Dune_ House Atreides - Brian Herbert [228]
Hidar Fen Ajidica had his own concealed weapons, though. He had set up contingency plans to deal with the most dangerous of outsiders . . . to ensure that the Tleilaxu remained in control at all times.
Our laboratories may indeed come up with a substitute for the spice, he thought. But no powindah will ever learn how it is made.
Our timetable will achieve the stature of a natural phenomenon. A planet’s life is a vast, tightly interwoven fabric. Vegetation and animal changes will be determined at first by the raw physical forces we manipulate. As they establish themselves, though, our changes will become controlling influences in their own right—and we will have to deal with them, too. Keep in mind, though, that we need control only three percent of the energy surface—only three percent—to tip the entire structure over into our self-sustaining system.

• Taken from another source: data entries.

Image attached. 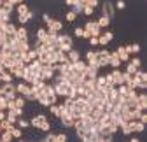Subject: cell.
Masks as SVG:
<instances>
[{"label": "cell", "mask_w": 147, "mask_h": 142, "mask_svg": "<svg viewBox=\"0 0 147 142\" xmlns=\"http://www.w3.org/2000/svg\"><path fill=\"white\" fill-rule=\"evenodd\" d=\"M58 46L63 53H68L74 47V39L68 33H58Z\"/></svg>", "instance_id": "cell-3"}, {"label": "cell", "mask_w": 147, "mask_h": 142, "mask_svg": "<svg viewBox=\"0 0 147 142\" xmlns=\"http://www.w3.org/2000/svg\"><path fill=\"white\" fill-rule=\"evenodd\" d=\"M124 72H128V74L133 76V74L137 72V67H135L133 63H130V62H126V70H124Z\"/></svg>", "instance_id": "cell-34"}, {"label": "cell", "mask_w": 147, "mask_h": 142, "mask_svg": "<svg viewBox=\"0 0 147 142\" xmlns=\"http://www.w3.org/2000/svg\"><path fill=\"white\" fill-rule=\"evenodd\" d=\"M14 35H16V39L20 41V42H30V41H28V30L25 28V25L18 26V28H16V33H14Z\"/></svg>", "instance_id": "cell-11"}, {"label": "cell", "mask_w": 147, "mask_h": 142, "mask_svg": "<svg viewBox=\"0 0 147 142\" xmlns=\"http://www.w3.org/2000/svg\"><path fill=\"white\" fill-rule=\"evenodd\" d=\"M0 140H2V142H11L12 140V133L9 130H2V133H0Z\"/></svg>", "instance_id": "cell-28"}, {"label": "cell", "mask_w": 147, "mask_h": 142, "mask_svg": "<svg viewBox=\"0 0 147 142\" xmlns=\"http://www.w3.org/2000/svg\"><path fill=\"white\" fill-rule=\"evenodd\" d=\"M53 77H54V70H53L51 63H40V74H39V79L49 82V81H53Z\"/></svg>", "instance_id": "cell-5"}, {"label": "cell", "mask_w": 147, "mask_h": 142, "mask_svg": "<svg viewBox=\"0 0 147 142\" xmlns=\"http://www.w3.org/2000/svg\"><path fill=\"white\" fill-rule=\"evenodd\" d=\"M110 21H112V20H110V18H109V16H105V14H102V16L98 18V21H96V23H98V25H100V28L103 30V28H107V26L110 25Z\"/></svg>", "instance_id": "cell-21"}, {"label": "cell", "mask_w": 147, "mask_h": 142, "mask_svg": "<svg viewBox=\"0 0 147 142\" xmlns=\"http://www.w3.org/2000/svg\"><path fill=\"white\" fill-rule=\"evenodd\" d=\"M121 60H119V56H117V53L116 51H112L110 53V56H109V67H112V68H119L121 67Z\"/></svg>", "instance_id": "cell-15"}, {"label": "cell", "mask_w": 147, "mask_h": 142, "mask_svg": "<svg viewBox=\"0 0 147 142\" xmlns=\"http://www.w3.org/2000/svg\"><path fill=\"white\" fill-rule=\"evenodd\" d=\"M16 28H18V26H16L14 23H11V21H9V23H5V25H4V28H2V30H4L7 35H14V33H16Z\"/></svg>", "instance_id": "cell-24"}, {"label": "cell", "mask_w": 147, "mask_h": 142, "mask_svg": "<svg viewBox=\"0 0 147 142\" xmlns=\"http://www.w3.org/2000/svg\"><path fill=\"white\" fill-rule=\"evenodd\" d=\"M25 68H26V65H25L23 62H16V63L9 68V72H11L12 77H16V79H23V76H25Z\"/></svg>", "instance_id": "cell-6"}, {"label": "cell", "mask_w": 147, "mask_h": 142, "mask_svg": "<svg viewBox=\"0 0 147 142\" xmlns=\"http://www.w3.org/2000/svg\"><path fill=\"white\" fill-rule=\"evenodd\" d=\"M0 111H5V109H4V107H2V105H0Z\"/></svg>", "instance_id": "cell-48"}, {"label": "cell", "mask_w": 147, "mask_h": 142, "mask_svg": "<svg viewBox=\"0 0 147 142\" xmlns=\"http://www.w3.org/2000/svg\"><path fill=\"white\" fill-rule=\"evenodd\" d=\"M133 86L135 90H145L147 88V74L142 68H137V72L133 74Z\"/></svg>", "instance_id": "cell-2"}, {"label": "cell", "mask_w": 147, "mask_h": 142, "mask_svg": "<svg viewBox=\"0 0 147 142\" xmlns=\"http://www.w3.org/2000/svg\"><path fill=\"white\" fill-rule=\"evenodd\" d=\"M67 140H68L67 133H56V142H67Z\"/></svg>", "instance_id": "cell-39"}, {"label": "cell", "mask_w": 147, "mask_h": 142, "mask_svg": "<svg viewBox=\"0 0 147 142\" xmlns=\"http://www.w3.org/2000/svg\"><path fill=\"white\" fill-rule=\"evenodd\" d=\"M42 21H44L46 25H49V23L53 21V16H51V14H47V12H44V14H42Z\"/></svg>", "instance_id": "cell-38"}, {"label": "cell", "mask_w": 147, "mask_h": 142, "mask_svg": "<svg viewBox=\"0 0 147 142\" xmlns=\"http://www.w3.org/2000/svg\"><path fill=\"white\" fill-rule=\"evenodd\" d=\"M61 30H63V23L58 21V20H53V21L47 25V32H49V33H61Z\"/></svg>", "instance_id": "cell-13"}, {"label": "cell", "mask_w": 147, "mask_h": 142, "mask_svg": "<svg viewBox=\"0 0 147 142\" xmlns=\"http://www.w3.org/2000/svg\"><path fill=\"white\" fill-rule=\"evenodd\" d=\"M77 60H81V53H79L77 49L72 47V49L67 53V62H68V63H76Z\"/></svg>", "instance_id": "cell-17"}, {"label": "cell", "mask_w": 147, "mask_h": 142, "mask_svg": "<svg viewBox=\"0 0 147 142\" xmlns=\"http://www.w3.org/2000/svg\"><path fill=\"white\" fill-rule=\"evenodd\" d=\"M74 2H76V0H65V4H67L68 7H72V5H74Z\"/></svg>", "instance_id": "cell-45"}, {"label": "cell", "mask_w": 147, "mask_h": 142, "mask_svg": "<svg viewBox=\"0 0 147 142\" xmlns=\"http://www.w3.org/2000/svg\"><path fill=\"white\" fill-rule=\"evenodd\" d=\"M124 47H126V51L130 53V55H138V53H140V46H138L137 42L128 44V46H124Z\"/></svg>", "instance_id": "cell-23"}, {"label": "cell", "mask_w": 147, "mask_h": 142, "mask_svg": "<svg viewBox=\"0 0 147 142\" xmlns=\"http://www.w3.org/2000/svg\"><path fill=\"white\" fill-rule=\"evenodd\" d=\"M128 62H130V63H133L137 68H140V67H142V62H140V58H138V56H133V58L130 56V60H128Z\"/></svg>", "instance_id": "cell-35"}, {"label": "cell", "mask_w": 147, "mask_h": 142, "mask_svg": "<svg viewBox=\"0 0 147 142\" xmlns=\"http://www.w3.org/2000/svg\"><path fill=\"white\" fill-rule=\"evenodd\" d=\"M0 2H4V0H0Z\"/></svg>", "instance_id": "cell-51"}, {"label": "cell", "mask_w": 147, "mask_h": 142, "mask_svg": "<svg viewBox=\"0 0 147 142\" xmlns=\"http://www.w3.org/2000/svg\"><path fill=\"white\" fill-rule=\"evenodd\" d=\"M30 126L37 128V130H40V132H49L51 130V123L47 119V116L44 114H37L30 119Z\"/></svg>", "instance_id": "cell-1"}, {"label": "cell", "mask_w": 147, "mask_h": 142, "mask_svg": "<svg viewBox=\"0 0 147 142\" xmlns=\"http://www.w3.org/2000/svg\"><path fill=\"white\" fill-rule=\"evenodd\" d=\"M86 5H89V7H98V0H86Z\"/></svg>", "instance_id": "cell-41"}, {"label": "cell", "mask_w": 147, "mask_h": 142, "mask_svg": "<svg viewBox=\"0 0 147 142\" xmlns=\"http://www.w3.org/2000/svg\"><path fill=\"white\" fill-rule=\"evenodd\" d=\"M116 7H114V2H110V0H105V2L102 4V14H105V16H109L110 20L116 16Z\"/></svg>", "instance_id": "cell-8"}, {"label": "cell", "mask_w": 147, "mask_h": 142, "mask_svg": "<svg viewBox=\"0 0 147 142\" xmlns=\"http://www.w3.org/2000/svg\"><path fill=\"white\" fill-rule=\"evenodd\" d=\"M2 11L11 14V12H14V5L9 2V0H4V2H2Z\"/></svg>", "instance_id": "cell-29"}, {"label": "cell", "mask_w": 147, "mask_h": 142, "mask_svg": "<svg viewBox=\"0 0 147 142\" xmlns=\"http://www.w3.org/2000/svg\"><path fill=\"white\" fill-rule=\"evenodd\" d=\"M5 119V111H0V121Z\"/></svg>", "instance_id": "cell-46"}, {"label": "cell", "mask_w": 147, "mask_h": 142, "mask_svg": "<svg viewBox=\"0 0 147 142\" xmlns=\"http://www.w3.org/2000/svg\"><path fill=\"white\" fill-rule=\"evenodd\" d=\"M112 79H114V82H116V86H119V84H123V72L119 68H112Z\"/></svg>", "instance_id": "cell-20"}, {"label": "cell", "mask_w": 147, "mask_h": 142, "mask_svg": "<svg viewBox=\"0 0 147 142\" xmlns=\"http://www.w3.org/2000/svg\"><path fill=\"white\" fill-rule=\"evenodd\" d=\"M84 30L91 35V37H98V35L102 33V28H100V25H98L96 21H88V23L84 25Z\"/></svg>", "instance_id": "cell-7"}, {"label": "cell", "mask_w": 147, "mask_h": 142, "mask_svg": "<svg viewBox=\"0 0 147 142\" xmlns=\"http://www.w3.org/2000/svg\"><path fill=\"white\" fill-rule=\"evenodd\" d=\"M9 2H11V4H12L14 7H16L18 4H21V2H25V0H9Z\"/></svg>", "instance_id": "cell-44"}, {"label": "cell", "mask_w": 147, "mask_h": 142, "mask_svg": "<svg viewBox=\"0 0 147 142\" xmlns=\"http://www.w3.org/2000/svg\"><path fill=\"white\" fill-rule=\"evenodd\" d=\"M95 12V9L93 7H89V5H84V9H82V14H86V16H91Z\"/></svg>", "instance_id": "cell-40"}, {"label": "cell", "mask_w": 147, "mask_h": 142, "mask_svg": "<svg viewBox=\"0 0 147 142\" xmlns=\"http://www.w3.org/2000/svg\"><path fill=\"white\" fill-rule=\"evenodd\" d=\"M14 11H16V14H18V16H23V14H26L30 9H28V5H26L25 2H21V4H18V5L14 7Z\"/></svg>", "instance_id": "cell-22"}, {"label": "cell", "mask_w": 147, "mask_h": 142, "mask_svg": "<svg viewBox=\"0 0 147 142\" xmlns=\"http://www.w3.org/2000/svg\"><path fill=\"white\" fill-rule=\"evenodd\" d=\"M114 7L119 9V11H123V9H126V2H124V0H117V2L114 4Z\"/></svg>", "instance_id": "cell-37"}, {"label": "cell", "mask_w": 147, "mask_h": 142, "mask_svg": "<svg viewBox=\"0 0 147 142\" xmlns=\"http://www.w3.org/2000/svg\"><path fill=\"white\" fill-rule=\"evenodd\" d=\"M11 133H12V139H21L23 137V128H20V126H12L11 128Z\"/></svg>", "instance_id": "cell-26"}, {"label": "cell", "mask_w": 147, "mask_h": 142, "mask_svg": "<svg viewBox=\"0 0 147 142\" xmlns=\"http://www.w3.org/2000/svg\"><path fill=\"white\" fill-rule=\"evenodd\" d=\"M130 126H131V132H133V133H142V132H145V123H142V121H138V119H131V121H130Z\"/></svg>", "instance_id": "cell-14"}, {"label": "cell", "mask_w": 147, "mask_h": 142, "mask_svg": "<svg viewBox=\"0 0 147 142\" xmlns=\"http://www.w3.org/2000/svg\"><path fill=\"white\" fill-rule=\"evenodd\" d=\"M82 33H84V28L82 26H76V28H74V35H76V37H81L82 39Z\"/></svg>", "instance_id": "cell-36"}, {"label": "cell", "mask_w": 147, "mask_h": 142, "mask_svg": "<svg viewBox=\"0 0 147 142\" xmlns=\"http://www.w3.org/2000/svg\"><path fill=\"white\" fill-rule=\"evenodd\" d=\"M137 107L140 111L147 109V95L145 93H137Z\"/></svg>", "instance_id": "cell-16"}, {"label": "cell", "mask_w": 147, "mask_h": 142, "mask_svg": "<svg viewBox=\"0 0 147 142\" xmlns=\"http://www.w3.org/2000/svg\"><path fill=\"white\" fill-rule=\"evenodd\" d=\"M49 111H51V114L54 118H60V105H58V102L56 103H51L49 105Z\"/></svg>", "instance_id": "cell-30"}, {"label": "cell", "mask_w": 147, "mask_h": 142, "mask_svg": "<svg viewBox=\"0 0 147 142\" xmlns=\"http://www.w3.org/2000/svg\"><path fill=\"white\" fill-rule=\"evenodd\" d=\"M109 56H110V51L109 49H100V51H96V60H98V63H100V67L103 68V67H109Z\"/></svg>", "instance_id": "cell-9"}, {"label": "cell", "mask_w": 147, "mask_h": 142, "mask_svg": "<svg viewBox=\"0 0 147 142\" xmlns=\"http://www.w3.org/2000/svg\"><path fill=\"white\" fill-rule=\"evenodd\" d=\"M44 142H56V133H51V132H46V135H44V139H42Z\"/></svg>", "instance_id": "cell-32"}, {"label": "cell", "mask_w": 147, "mask_h": 142, "mask_svg": "<svg viewBox=\"0 0 147 142\" xmlns=\"http://www.w3.org/2000/svg\"><path fill=\"white\" fill-rule=\"evenodd\" d=\"M114 39V33L110 32V30H102V33L98 35V46H102V47H105L110 41Z\"/></svg>", "instance_id": "cell-10"}, {"label": "cell", "mask_w": 147, "mask_h": 142, "mask_svg": "<svg viewBox=\"0 0 147 142\" xmlns=\"http://www.w3.org/2000/svg\"><path fill=\"white\" fill-rule=\"evenodd\" d=\"M5 44V32L0 28V46H4Z\"/></svg>", "instance_id": "cell-42"}, {"label": "cell", "mask_w": 147, "mask_h": 142, "mask_svg": "<svg viewBox=\"0 0 147 142\" xmlns=\"http://www.w3.org/2000/svg\"><path fill=\"white\" fill-rule=\"evenodd\" d=\"M16 93H18V95H21V97H25L26 100H33L32 86H30L28 82H25V81H21V82H18V84H16Z\"/></svg>", "instance_id": "cell-4"}, {"label": "cell", "mask_w": 147, "mask_h": 142, "mask_svg": "<svg viewBox=\"0 0 147 142\" xmlns=\"http://www.w3.org/2000/svg\"><path fill=\"white\" fill-rule=\"evenodd\" d=\"M84 62H86L88 65H93V67H96V68H102L100 63H98V60H96V51H88Z\"/></svg>", "instance_id": "cell-12"}, {"label": "cell", "mask_w": 147, "mask_h": 142, "mask_svg": "<svg viewBox=\"0 0 147 142\" xmlns=\"http://www.w3.org/2000/svg\"><path fill=\"white\" fill-rule=\"evenodd\" d=\"M4 25H5V21H4V18L0 16V28H4Z\"/></svg>", "instance_id": "cell-47"}, {"label": "cell", "mask_w": 147, "mask_h": 142, "mask_svg": "<svg viewBox=\"0 0 147 142\" xmlns=\"http://www.w3.org/2000/svg\"><path fill=\"white\" fill-rule=\"evenodd\" d=\"M0 133H2V126H0Z\"/></svg>", "instance_id": "cell-50"}, {"label": "cell", "mask_w": 147, "mask_h": 142, "mask_svg": "<svg viewBox=\"0 0 147 142\" xmlns=\"http://www.w3.org/2000/svg\"><path fill=\"white\" fill-rule=\"evenodd\" d=\"M0 11H2V2H0Z\"/></svg>", "instance_id": "cell-49"}, {"label": "cell", "mask_w": 147, "mask_h": 142, "mask_svg": "<svg viewBox=\"0 0 147 142\" xmlns=\"http://www.w3.org/2000/svg\"><path fill=\"white\" fill-rule=\"evenodd\" d=\"M74 12H76V14H82V9H84V4L81 2V0H76V2H74V5L70 7Z\"/></svg>", "instance_id": "cell-25"}, {"label": "cell", "mask_w": 147, "mask_h": 142, "mask_svg": "<svg viewBox=\"0 0 147 142\" xmlns=\"http://www.w3.org/2000/svg\"><path fill=\"white\" fill-rule=\"evenodd\" d=\"M116 53H117V56H119V60H121V62H124V63H126L128 60H130V56H131L130 53L126 51V47H124V46H119V47L116 49Z\"/></svg>", "instance_id": "cell-18"}, {"label": "cell", "mask_w": 147, "mask_h": 142, "mask_svg": "<svg viewBox=\"0 0 147 142\" xmlns=\"http://www.w3.org/2000/svg\"><path fill=\"white\" fill-rule=\"evenodd\" d=\"M65 20H67L68 23H74V21H76V20H77V14H76V12H74L72 9H70V11H68V12L65 14Z\"/></svg>", "instance_id": "cell-31"}, {"label": "cell", "mask_w": 147, "mask_h": 142, "mask_svg": "<svg viewBox=\"0 0 147 142\" xmlns=\"http://www.w3.org/2000/svg\"><path fill=\"white\" fill-rule=\"evenodd\" d=\"M47 37V28H39L37 30V41H40V42H44V39Z\"/></svg>", "instance_id": "cell-27"}, {"label": "cell", "mask_w": 147, "mask_h": 142, "mask_svg": "<svg viewBox=\"0 0 147 142\" xmlns=\"http://www.w3.org/2000/svg\"><path fill=\"white\" fill-rule=\"evenodd\" d=\"M89 46H98V37H89Z\"/></svg>", "instance_id": "cell-43"}, {"label": "cell", "mask_w": 147, "mask_h": 142, "mask_svg": "<svg viewBox=\"0 0 147 142\" xmlns=\"http://www.w3.org/2000/svg\"><path fill=\"white\" fill-rule=\"evenodd\" d=\"M60 123H61L65 128H74V118L68 116V114H63V116L60 118Z\"/></svg>", "instance_id": "cell-19"}, {"label": "cell", "mask_w": 147, "mask_h": 142, "mask_svg": "<svg viewBox=\"0 0 147 142\" xmlns=\"http://www.w3.org/2000/svg\"><path fill=\"white\" fill-rule=\"evenodd\" d=\"M16 125L20 126V128H28V126H30V121H26V119H23V118H18Z\"/></svg>", "instance_id": "cell-33"}]
</instances>
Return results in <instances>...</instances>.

—PARDOT KYNES, Arrakis Dreams
When his son Liet was a year and a half old, Pardot Kynes and his wife embarked on a journey into the desert. They dressed their silent child in a custom-fitted stillsuit and robes to shield his skin against the sun and the heat.
Kynes was delighted to spend time with his family, to show them what he had accomplished in the transformation of Dune. His entire life rested on sharing his dreams.
His three apprentices, Stilgar, Turok, and Ommun, had tried to insist on going along to protect and guide him, but Kynes would hear none of it. “I’ve spent more years alone in the wilderness than any of you have been alive. I can handle a few days’ sojourn with my family.” He made a shooing ges-ture with his hands. “Besides, haven’t I given you enough work to do—or shall I find additional tasks?”
“If you have more for us to do,” Stilgar said, “we will gladly do it for you.”
“Just . . . just keep yourselves busy,” Kynes said, nonplussed, then set off on foot with Frieth and young Liet. The baby rode one of the sietch’s three kulons, a domesticated desert ass that had been brought to Dune by smugglers and prospectors.
The animal’s water price was high, despite its inbred adaptation to a harsh, arid environment. The Fremen had even developed a modified four-legged stillsuit for the beast, which saved some of the moisture the animal exuded. But in such a contraption the kulon had difficulty moving—in addition to the fact that it looked ridiculous—and Kynes decided not to bother with such extreme measures. This required taking extra water on the journey, which the animal carried in literjons attached to its back.
In the shadow of morning, the tall, bearded Kynes led his small party up a winding thread that only a Fremen would have called a path. His eyes, like Frieth’s, were the blue of the Ibad. The desert ass picked its way up the precipitous slope, but made no sound of complaint. Kynes didn’t mind walking; he had done so for much of his life, during his years of ecological study on Salusa Secundus and Bela Tegeuse. His muscles rippled, whipcord-tough. Besides, when he went on foot he could keep his eyes focused more on the pebbles and varying grains of sand beneath his boots than on the distant mountains or the sweltering sun.
Eager to please her husband, Frieth turned her attention every time Kynes pointed out a rock formation, studied a spot of ground for its composition, or assessed sheltered crannies as possible sites for planting future vegetation. After a time of uncertainty, she also pointed things out to him. “A Fremen’s greatest strength is in observation,” Frieth said, as if quoting an old proverb for him. “The more we observe, the more we know. Such knowledge gives us power, especially when others fail to see.”
“Interesting.” Kynes knew little about his Fremen wife’s background. He’d been too busy to ask her for many details about her childhood and her own passions, but she didn’t seem in the least offended by his preoccupation with the terraforming work. In Fremen culture, husbands and wives lived in different worlds connected by only a few narrow and fragile bridges.